Aktineq Glacier has shrunk back about a kilometer since 1948, Shilts said. Most of the other glaciers on Bylot Island, and on nearby Baffin Island, also appear to be melting away.
A glacier that shrinks over a period of decades may seem like an overt sign of a warming climate, but other contributors to glacial retreat are less obviously tied to climate change. Warmer temperatures can bring on more frequent freeze-thaw cycles that open fissures in the rock walls above a glacier, dumping debris on the glacier's surface that hastens melting by absorbing more of the sun's heat.
A more precise way of timing glacial events involves radiocarbon dating the soil in embankments near glacial moraines. Shilts and his colleagues conducted such studies on Bylot Island, and found that an undisturbed sand bank near a glacial moraine was about 6,800 years old.

***

→ **Request A**
Translate this sentence from the glacier passage into Spanish: "A more precise way of timing glacial events involves radiocarbon dating the soil in embankments near glacial moraines."
The glacier passage and the records are unrelated material.

***

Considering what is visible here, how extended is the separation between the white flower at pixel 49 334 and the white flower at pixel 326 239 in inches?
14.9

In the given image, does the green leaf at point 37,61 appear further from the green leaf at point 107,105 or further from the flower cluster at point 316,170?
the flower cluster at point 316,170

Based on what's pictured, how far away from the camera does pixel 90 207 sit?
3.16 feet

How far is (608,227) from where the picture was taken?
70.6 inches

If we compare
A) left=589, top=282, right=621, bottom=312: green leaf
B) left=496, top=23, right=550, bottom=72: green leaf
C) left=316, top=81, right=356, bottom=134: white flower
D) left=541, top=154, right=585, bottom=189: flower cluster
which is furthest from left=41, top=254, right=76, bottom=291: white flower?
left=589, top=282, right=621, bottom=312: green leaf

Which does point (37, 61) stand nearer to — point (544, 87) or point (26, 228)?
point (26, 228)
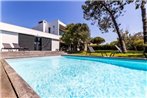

***

→ **Request B**
Write out the lines of the records unchanged. Begin at the line that contains "If we compare" and stop after the line that contains "which is furthest".

→ **Complete output A**
Una manera más precisa de fechar los eventos glaciares consiste en datar con radiocarbono el suelo de los terraplenes cercanos a las morrenas glaciares.

→ **Complete output B**
If we compare
A) left=589, top=282, right=621, bottom=312: green leaf
B) left=496, top=23, right=550, bottom=72: green leaf
C) left=316, top=81, right=356, bottom=134: white flower
D) left=541, top=154, right=585, bottom=189: flower cluster
which is furthest from left=41, top=254, right=76, bottom=291: white flower?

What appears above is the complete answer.